◆ Excerpted text ◆

Before you start, place a sheet of paper in a central location that everyone can reach. This is the Iraq War Plan (or “The Plan”). The paper should be completely blank.

Section 1 - The Speech

- Whenever the President says “evil,” everyone must raise their glass and take a drink. It’s good form to make a brief toast of sorts, something like “Down with evil!” or “Evil is bad!” “Evil” should be pronounced with a soft “i” [”Evihl”].

- Whenever the President says “bipartisan,” the first player to raise their hand becomes “The Commander in Chief.” Whenever “The Commander in Chief” desires, he may point to another player and say “Be bipartisan - obey!” That player must drink. “The Commander in Chief” remains “in office” until President Bush says “bipartisan” again.

- At any point during the War portion of the speech, any player may assume the role of Rogue Nation - exclaiming “Yikes!” and then ducking and cowering. Everyone else must follow suit immediately. The last player to do so becomes the Next Pre-empted Nation, who is then obliged to take a drink.*

- Every time the President makes mention of a spending package totaling $1 billion or more, everyone must raise their glass, exclaim “What deficit?” and take a good, hearty sip.

- When explaining the failures in Iraq, the President may say “I take responsibility.” At this point, raise your glass, exclaim “Finally!” and bring the glass to your lips. Do not drink unless the President says something - anything - that indicates that “taking responsibility” means anything other than saying “I take responsibility.” As you wait, slowly lower the glass from your lips.

◆ Items ◆
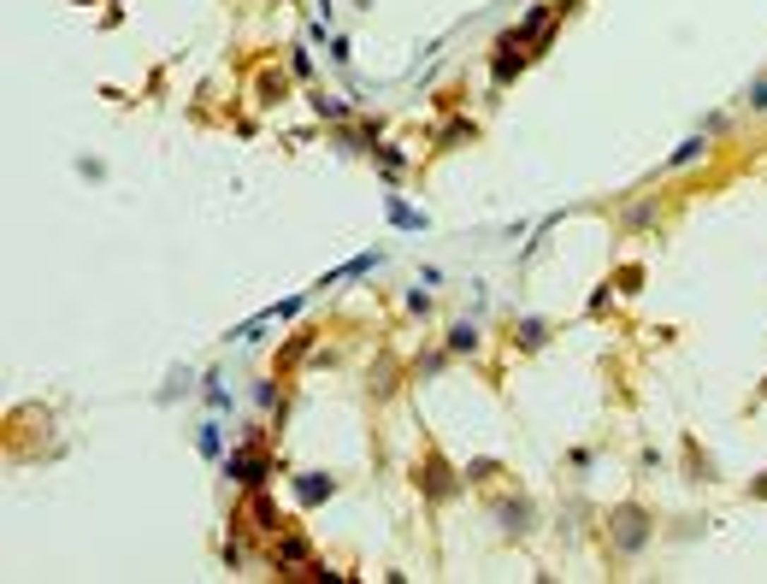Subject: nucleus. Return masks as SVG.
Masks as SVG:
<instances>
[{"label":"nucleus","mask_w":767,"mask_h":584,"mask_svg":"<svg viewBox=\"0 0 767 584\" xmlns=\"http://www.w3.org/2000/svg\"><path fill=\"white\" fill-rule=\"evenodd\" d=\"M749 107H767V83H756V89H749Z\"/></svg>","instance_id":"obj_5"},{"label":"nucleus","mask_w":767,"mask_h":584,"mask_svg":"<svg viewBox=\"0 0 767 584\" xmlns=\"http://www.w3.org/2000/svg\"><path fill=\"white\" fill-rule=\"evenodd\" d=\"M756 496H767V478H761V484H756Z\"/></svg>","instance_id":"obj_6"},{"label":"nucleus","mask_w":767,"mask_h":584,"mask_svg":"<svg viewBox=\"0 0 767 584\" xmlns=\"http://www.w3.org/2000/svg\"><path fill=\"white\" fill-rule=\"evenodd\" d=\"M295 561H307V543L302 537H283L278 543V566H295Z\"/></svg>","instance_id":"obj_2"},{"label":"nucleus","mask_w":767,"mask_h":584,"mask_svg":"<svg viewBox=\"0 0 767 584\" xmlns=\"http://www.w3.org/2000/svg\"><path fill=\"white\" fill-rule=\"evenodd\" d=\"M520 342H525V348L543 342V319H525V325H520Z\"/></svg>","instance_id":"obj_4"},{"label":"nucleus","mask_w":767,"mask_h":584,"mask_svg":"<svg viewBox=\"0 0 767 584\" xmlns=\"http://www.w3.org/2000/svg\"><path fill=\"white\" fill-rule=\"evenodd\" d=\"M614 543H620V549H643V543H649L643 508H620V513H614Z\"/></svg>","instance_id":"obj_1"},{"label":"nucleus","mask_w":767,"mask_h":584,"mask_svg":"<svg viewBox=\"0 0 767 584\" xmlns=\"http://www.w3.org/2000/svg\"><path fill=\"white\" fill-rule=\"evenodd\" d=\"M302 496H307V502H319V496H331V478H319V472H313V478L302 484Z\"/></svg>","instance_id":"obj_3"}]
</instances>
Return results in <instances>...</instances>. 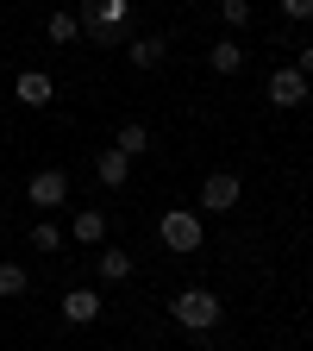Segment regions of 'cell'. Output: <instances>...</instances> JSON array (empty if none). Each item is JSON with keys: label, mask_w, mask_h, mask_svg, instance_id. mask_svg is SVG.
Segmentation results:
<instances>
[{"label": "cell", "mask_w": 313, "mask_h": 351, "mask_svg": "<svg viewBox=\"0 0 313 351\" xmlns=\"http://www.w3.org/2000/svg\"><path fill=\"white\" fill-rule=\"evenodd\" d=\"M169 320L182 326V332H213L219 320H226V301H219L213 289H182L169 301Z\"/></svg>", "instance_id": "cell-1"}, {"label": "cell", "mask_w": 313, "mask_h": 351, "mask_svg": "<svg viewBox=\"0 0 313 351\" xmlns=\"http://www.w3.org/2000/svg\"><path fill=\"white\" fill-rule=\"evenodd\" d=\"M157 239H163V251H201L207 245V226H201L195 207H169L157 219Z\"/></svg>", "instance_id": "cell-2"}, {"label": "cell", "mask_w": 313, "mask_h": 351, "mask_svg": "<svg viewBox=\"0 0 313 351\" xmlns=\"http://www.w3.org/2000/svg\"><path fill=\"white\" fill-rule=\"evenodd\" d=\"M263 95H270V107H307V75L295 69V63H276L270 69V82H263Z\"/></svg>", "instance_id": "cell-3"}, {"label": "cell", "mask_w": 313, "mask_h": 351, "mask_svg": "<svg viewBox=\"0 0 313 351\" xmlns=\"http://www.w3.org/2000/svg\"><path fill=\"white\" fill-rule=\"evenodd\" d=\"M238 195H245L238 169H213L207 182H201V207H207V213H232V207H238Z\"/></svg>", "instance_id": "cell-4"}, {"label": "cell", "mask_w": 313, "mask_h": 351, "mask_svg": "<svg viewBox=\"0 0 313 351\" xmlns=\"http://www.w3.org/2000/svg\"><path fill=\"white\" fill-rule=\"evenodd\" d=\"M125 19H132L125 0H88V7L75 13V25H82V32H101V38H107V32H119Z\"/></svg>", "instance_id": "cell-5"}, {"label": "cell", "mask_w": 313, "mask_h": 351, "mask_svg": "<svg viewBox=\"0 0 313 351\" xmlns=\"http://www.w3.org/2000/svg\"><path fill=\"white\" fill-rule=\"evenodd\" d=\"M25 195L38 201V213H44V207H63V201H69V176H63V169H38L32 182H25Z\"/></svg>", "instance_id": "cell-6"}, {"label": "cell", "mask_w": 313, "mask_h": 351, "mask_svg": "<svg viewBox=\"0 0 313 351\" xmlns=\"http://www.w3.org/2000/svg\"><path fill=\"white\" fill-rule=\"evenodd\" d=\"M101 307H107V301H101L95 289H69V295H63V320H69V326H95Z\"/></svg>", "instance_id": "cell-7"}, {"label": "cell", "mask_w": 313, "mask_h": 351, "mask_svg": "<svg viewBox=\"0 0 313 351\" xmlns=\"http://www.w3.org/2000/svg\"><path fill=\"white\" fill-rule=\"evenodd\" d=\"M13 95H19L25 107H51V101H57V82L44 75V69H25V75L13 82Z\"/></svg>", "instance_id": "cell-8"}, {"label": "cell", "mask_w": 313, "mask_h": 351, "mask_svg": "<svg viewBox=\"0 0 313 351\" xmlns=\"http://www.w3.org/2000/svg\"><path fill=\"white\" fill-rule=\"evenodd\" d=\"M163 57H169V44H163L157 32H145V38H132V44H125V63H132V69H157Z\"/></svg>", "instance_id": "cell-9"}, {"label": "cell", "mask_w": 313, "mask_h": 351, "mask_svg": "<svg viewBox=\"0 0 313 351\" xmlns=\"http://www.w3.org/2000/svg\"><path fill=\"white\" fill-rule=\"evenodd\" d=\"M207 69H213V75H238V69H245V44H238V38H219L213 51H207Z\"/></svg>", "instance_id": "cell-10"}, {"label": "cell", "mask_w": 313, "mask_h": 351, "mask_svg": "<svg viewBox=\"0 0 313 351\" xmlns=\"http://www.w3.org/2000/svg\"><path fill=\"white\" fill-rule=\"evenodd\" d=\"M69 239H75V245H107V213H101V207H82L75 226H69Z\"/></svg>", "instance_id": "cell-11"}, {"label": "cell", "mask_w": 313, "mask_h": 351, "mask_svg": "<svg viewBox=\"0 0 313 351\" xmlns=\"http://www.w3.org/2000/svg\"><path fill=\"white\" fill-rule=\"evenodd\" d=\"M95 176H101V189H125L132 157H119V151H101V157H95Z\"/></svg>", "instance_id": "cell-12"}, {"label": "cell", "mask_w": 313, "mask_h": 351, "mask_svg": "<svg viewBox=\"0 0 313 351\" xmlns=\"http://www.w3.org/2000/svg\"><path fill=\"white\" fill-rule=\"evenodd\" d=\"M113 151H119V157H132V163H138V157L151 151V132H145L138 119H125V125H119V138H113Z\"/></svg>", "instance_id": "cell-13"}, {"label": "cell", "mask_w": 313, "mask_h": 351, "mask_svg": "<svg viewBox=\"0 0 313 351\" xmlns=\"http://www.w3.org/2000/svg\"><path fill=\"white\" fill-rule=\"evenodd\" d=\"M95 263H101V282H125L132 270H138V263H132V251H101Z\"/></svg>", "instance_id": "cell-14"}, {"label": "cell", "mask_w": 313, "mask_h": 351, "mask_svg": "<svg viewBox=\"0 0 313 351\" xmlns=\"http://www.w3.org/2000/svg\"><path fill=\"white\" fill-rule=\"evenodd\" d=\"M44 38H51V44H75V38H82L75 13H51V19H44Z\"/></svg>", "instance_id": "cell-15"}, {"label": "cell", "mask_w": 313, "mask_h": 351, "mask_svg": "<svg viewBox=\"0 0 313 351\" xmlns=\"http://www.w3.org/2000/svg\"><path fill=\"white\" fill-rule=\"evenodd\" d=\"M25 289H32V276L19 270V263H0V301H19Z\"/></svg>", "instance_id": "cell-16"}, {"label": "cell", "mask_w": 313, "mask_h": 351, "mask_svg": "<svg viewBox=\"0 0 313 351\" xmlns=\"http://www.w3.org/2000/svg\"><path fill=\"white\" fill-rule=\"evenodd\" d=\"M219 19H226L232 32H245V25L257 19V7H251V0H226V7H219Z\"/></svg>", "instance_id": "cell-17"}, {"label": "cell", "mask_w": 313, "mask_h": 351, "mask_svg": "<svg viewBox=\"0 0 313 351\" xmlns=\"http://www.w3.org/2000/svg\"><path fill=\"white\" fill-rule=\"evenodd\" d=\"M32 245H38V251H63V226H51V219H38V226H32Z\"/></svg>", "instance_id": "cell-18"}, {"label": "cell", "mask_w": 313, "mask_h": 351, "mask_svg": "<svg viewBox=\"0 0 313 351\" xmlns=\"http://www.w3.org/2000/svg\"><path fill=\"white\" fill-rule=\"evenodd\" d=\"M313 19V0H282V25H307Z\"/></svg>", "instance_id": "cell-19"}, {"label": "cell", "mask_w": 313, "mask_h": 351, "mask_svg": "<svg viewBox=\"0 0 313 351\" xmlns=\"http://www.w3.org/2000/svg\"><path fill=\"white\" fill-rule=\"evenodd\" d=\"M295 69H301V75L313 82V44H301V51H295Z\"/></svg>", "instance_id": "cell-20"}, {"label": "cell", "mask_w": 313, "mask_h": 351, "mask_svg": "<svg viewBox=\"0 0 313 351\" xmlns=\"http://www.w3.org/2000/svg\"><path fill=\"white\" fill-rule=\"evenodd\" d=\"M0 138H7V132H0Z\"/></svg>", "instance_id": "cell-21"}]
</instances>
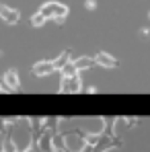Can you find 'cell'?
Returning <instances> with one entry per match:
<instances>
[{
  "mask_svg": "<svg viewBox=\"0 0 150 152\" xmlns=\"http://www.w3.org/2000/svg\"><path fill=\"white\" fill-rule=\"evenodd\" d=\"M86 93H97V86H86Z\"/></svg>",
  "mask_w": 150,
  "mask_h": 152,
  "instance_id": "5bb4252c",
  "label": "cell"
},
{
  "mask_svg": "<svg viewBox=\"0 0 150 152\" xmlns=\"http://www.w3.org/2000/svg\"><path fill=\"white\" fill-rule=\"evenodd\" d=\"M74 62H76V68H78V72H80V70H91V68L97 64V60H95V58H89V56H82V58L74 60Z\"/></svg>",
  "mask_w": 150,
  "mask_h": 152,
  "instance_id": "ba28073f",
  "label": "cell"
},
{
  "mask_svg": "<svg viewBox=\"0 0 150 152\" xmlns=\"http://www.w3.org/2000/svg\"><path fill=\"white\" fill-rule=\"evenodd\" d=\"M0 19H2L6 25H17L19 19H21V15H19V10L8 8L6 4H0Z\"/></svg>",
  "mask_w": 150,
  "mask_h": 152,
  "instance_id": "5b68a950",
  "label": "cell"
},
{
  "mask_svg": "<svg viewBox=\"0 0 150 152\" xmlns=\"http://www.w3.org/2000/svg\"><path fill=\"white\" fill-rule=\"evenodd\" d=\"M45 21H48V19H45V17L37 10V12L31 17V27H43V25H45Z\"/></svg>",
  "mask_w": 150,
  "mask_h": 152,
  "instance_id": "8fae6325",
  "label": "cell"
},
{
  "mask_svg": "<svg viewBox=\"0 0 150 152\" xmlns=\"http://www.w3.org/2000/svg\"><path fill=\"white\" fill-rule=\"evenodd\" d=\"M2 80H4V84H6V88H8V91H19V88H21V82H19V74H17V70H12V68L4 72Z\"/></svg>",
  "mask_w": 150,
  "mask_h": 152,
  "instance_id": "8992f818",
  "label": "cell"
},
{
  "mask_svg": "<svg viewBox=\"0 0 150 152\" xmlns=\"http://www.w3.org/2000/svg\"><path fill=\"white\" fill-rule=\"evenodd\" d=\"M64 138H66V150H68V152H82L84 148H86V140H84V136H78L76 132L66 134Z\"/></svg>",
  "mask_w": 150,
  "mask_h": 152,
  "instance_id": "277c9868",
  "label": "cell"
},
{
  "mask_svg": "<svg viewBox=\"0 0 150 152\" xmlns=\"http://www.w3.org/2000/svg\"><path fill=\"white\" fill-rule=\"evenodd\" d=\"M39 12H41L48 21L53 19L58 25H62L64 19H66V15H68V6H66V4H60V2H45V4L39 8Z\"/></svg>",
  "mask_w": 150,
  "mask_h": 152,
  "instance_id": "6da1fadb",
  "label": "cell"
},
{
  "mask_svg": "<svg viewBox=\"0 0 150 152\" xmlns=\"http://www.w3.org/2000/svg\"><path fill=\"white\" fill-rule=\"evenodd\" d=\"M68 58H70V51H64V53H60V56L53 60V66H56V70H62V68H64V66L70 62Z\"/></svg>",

◆ Task requirements ◆
Write out the stretch of the drinking-game rules from "Before you start, place" through "be completely blank.", swapping "central location" for "shared spot". This data has no connection to the drinking-game rules.

◆ Finished exercise ◆
Before you start, place a sheet of paper in a shared spot that everyone can reach. This is the Iraq War Plan (or “The Plan”). The paper should be completely blank.